◆ **PROBLEM DETAILS**
Reproduce each of the following items word for word, keeping every line and all punctuation unchanged.
══ EXCERPTED DATA
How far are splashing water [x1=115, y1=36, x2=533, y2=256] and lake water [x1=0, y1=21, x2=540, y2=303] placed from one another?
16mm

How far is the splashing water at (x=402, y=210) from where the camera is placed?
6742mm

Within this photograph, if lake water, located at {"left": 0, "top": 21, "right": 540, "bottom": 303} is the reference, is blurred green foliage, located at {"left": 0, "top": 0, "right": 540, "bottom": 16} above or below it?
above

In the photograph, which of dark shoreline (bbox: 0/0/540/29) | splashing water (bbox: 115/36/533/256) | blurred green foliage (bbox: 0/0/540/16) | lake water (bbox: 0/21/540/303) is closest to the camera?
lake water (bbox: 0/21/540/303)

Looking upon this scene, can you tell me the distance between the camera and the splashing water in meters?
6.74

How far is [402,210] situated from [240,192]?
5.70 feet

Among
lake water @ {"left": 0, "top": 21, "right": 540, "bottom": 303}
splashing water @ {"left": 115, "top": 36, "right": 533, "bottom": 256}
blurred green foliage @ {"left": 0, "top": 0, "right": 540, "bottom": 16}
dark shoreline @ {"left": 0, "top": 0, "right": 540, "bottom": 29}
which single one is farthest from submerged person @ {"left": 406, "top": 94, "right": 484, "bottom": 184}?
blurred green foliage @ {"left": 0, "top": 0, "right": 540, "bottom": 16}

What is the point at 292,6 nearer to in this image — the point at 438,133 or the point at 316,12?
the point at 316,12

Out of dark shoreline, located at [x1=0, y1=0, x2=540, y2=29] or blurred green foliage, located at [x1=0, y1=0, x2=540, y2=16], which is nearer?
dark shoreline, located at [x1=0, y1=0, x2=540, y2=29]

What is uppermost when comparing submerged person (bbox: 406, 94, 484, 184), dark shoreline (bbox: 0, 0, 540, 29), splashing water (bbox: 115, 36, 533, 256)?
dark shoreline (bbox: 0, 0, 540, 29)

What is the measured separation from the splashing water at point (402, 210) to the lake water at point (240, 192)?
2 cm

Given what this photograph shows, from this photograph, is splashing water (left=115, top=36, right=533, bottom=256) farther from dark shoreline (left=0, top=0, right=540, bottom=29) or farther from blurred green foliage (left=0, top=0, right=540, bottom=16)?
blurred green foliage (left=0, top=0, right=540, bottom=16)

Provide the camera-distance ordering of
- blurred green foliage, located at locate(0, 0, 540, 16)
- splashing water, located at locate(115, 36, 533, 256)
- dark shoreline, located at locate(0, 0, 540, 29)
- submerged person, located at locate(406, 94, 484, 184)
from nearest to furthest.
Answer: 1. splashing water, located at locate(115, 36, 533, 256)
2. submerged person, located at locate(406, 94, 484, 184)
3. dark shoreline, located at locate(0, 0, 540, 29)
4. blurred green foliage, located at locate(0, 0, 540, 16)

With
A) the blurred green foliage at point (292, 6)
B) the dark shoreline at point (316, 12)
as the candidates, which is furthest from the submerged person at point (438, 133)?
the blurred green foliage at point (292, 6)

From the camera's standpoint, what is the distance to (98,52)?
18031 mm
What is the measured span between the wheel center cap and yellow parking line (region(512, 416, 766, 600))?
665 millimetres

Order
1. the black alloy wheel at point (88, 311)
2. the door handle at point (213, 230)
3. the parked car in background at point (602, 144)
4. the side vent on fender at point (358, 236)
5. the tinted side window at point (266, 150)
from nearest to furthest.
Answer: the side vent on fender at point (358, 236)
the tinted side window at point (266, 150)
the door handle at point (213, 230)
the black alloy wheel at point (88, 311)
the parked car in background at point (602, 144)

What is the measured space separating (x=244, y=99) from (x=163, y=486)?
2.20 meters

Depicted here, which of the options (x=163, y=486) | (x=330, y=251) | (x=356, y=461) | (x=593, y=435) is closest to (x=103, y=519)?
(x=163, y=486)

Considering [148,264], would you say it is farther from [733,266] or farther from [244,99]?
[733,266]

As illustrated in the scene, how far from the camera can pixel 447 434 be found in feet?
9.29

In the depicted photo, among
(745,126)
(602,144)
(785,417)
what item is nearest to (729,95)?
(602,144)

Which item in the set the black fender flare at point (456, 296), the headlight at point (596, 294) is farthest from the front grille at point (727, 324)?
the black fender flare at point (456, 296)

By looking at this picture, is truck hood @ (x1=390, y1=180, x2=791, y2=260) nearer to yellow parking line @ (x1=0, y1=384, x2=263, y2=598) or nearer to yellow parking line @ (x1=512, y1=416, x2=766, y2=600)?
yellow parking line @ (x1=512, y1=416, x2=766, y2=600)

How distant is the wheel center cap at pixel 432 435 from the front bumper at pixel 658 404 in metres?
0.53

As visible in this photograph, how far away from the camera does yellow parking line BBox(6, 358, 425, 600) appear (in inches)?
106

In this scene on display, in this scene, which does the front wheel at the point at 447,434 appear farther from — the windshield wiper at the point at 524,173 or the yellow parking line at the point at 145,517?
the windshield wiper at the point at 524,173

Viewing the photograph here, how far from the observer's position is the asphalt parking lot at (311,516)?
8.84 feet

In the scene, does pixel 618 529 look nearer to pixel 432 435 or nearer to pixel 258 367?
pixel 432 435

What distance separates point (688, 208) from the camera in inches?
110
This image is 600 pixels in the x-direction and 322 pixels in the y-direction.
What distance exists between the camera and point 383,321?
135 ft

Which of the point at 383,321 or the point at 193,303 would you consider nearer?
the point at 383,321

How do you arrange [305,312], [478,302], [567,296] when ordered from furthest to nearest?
════
◆ **FINISHED ANSWER**
How far are splashing water [x1=115, y1=36, x2=533, y2=256] and lake water [x1=0, y1=21, x2=540, y2=303] placed from one another?
16mm

How far is the splashing water at (x=402, y=210) from where the camera is placed?
6742mm

Within this photograph, if lake water, located at {"left": 0, "top": 21, "right": 540, "bottom": 303} is the reference, is blurred green foliage, located at {"left": 0, "top": 0, "right": 540, "bottom": 16} above or below it?
above

In the photograph, which of dark shoreline (bbox: 0/0/540/29) | splashing water (bbox: 115/36/533/256) | blurred green foliage (bbox: 0/0/540/16) | lake water (bbox: 0/21/540/303) is closest to the camera?
lake water (bbox: 0/21/540/303)

Looking upon this scene, can you tell me the distance between the camera and the splashing water in meters?
6.74

How far is [402,210] situated from [240,192]?
5.70 feet

Among
lake water @ {"left": 0, "top": 21, "right": 540, "bottom": 303}
splashing water @ {"left": 115, "top": 36, "right": 533, "bottom": 256}
blurred green foliage @ {"left": 0, "top": 0, "right": 540, "bottom": 16}
dark shoreline @ {"left": 0, "top": 0, "right": 540, "bottom": 29}
which single one is farthest from submerged person @ {"left": 406, "top": 94, "right": 484, "bottom": 184}?
blurred green foliage @ {"left": 0, "top": 0, "right": 540, "bottom": 16}

What is the point at 292,6 nearer to in this image — the point at 438,133 or the point at 316,12?
the point at 316,12

Out of dark shoreline, located at [x1=0, y1=0, x2=540, y2=29] or blurred green foliage, located at [x1=0, y1=0, x2=540, y2=16], which is nearer?
dark shoreline, located at [x1=0, y1=0, x2=540, y2=29]

What is uppermost when comparing submerged person (bbox: 406, 94, 484, 184), dark shoreline (bbox: 0, 0, 540, 29), splashing water (bbox: 115, 36, 533, 256)?
dark shoreline (bbox: 0, 0, 540, 29)

What is the measured separation from the splashing water at point (402, 210) to the lake water at point (240, 192)?
2 cm

Given what this photograph shows, from this photograph, is splashing water (left=115, top=36, right=533, bottom=256) farther from dark shoreline (left=0, top=0, right=540, bottom=29) or farther from blurred green foliage (left=0, top=0, right=540, bottom=16)?
blurred green foliage (left=0, top=0, right=540, bottom=16)

Provide the camera-distance ordering of
- blurred green foliage, located at locate(0, 0, 540, 16)
- splashing water, located at locate(115, 36, 533, 256)
- dark shoreline, located at locate(0, 0, 540, 29)
- submerged person, located at locate(406, 94, 484, 184)
from nearest to furthest.
Answer: 1. splashing water, located at locate(115, 36, 533, 256)
2. submerged person, located at locate(406, 94, 484, 184)
3. dark shoreline, located at locate(0, 0, 540, 29)
4. blurred green foliage, located at locate(0, 0, 540, 16)

With
A) the blurred green foliage at point (292, 6)
B) the dark shoreline at point (316, 12)
as the candidates, which is furthest from the submerged person at point (438, 133)?
the blurred green foliage at point (292, 6)

From the camera's standpoint, what is the distance to (98,52)?
18031 mm
What is the measured span between the wheel center cap and yellow parking line (region(512, 416, 766, 600))?
665 millimetres

Order
1. the black alloy wheel at point (88, 311)
2. the door handle at point (213, 230)
3. the parked car in background at point (602, 144)
4. the side vent on fender at point (358, 236)
5. the tinted side window at point (266, 150)
from nearest to furthest.
Answer: the side vent on fender at point (358, 236)
the tinted side window at point (266, 150)
the door handle at point (213, 230)
the black alloy wheel at point (88, 311)
the parked car in background at point (602, 144)

What is the measured space separating (x=244, y=99) from (x=163, y=486)?
2.20 meters

Depicted here, which of the options (x=163, y=486) | (x=330, y=251) | (x=356, y=461) | (x=593, y=435) is closest to (x=103, y=519)?
(x=163, y=486)

Considering [148,264], would you say it is farther from [733,266] or farther from [244,99]?
[733,266]

As illustrated in the scene, how far from the camera can pixel 447 434 be found in feet?
9.29

In the depicted photo, among
(745,126)
(602,144)
(785,417)
what item is nearest to (729,95)?
(602,144)

Which item in the set the black fender flare at point (456, 296), the headlight at point (596, 294) is farthest from the front grille at point (727, 324)?
the black fender flare at point (456, 296)

By looking at this picture, is truck hood @ (x1=390, y1=180, x2=791, y2=260) nearer to yellow parking line @ (x1=0, y1=384, x2=263, y2=598) or nearer to yellow parking line @ (x1=512, y1=416, x2=766, y2=600)?
yellow parking line @ (x1=512, y1=416, x2=766, y2=600)

How distant is the wheel center cap at pixel 432 435 from the front bumper at pixel 658 404 in metres?
0.53

As visible in this photograph, how far away from the camera does yellow parking line BBox(6, 358, 425, 600) appear (in inches)?
106

In this scene on display, in this scene, which does the front wheel at the point at 447,434 appear farther from — the windshield wiper at the point at 524,173 or the yellow parking line at the point at 145,517?
the windshield wiper at the point at 524,173

Viewing the photograph here, how far from the observer's position is the asphalt parking lot at (311,516)?
8.84 feet

In the scene, does pixel 618 529 look nearer to pixel 432 435 or nearer to pixel 258 367?
pixel 432 435

What distance separates point (688, 208) from the camera in inches?
110
This image is 600 pixels in the x-direction and 322 pixels in the y-direction.
What distance exists between the camera and point 383,321?
135 ft

Which of the point at 383,321 or the point at 193,303 would you consider nearer?
the point at 383,321

How do you arrange [305,312], [478,302], [567,296] when ordered from furthest to nearest?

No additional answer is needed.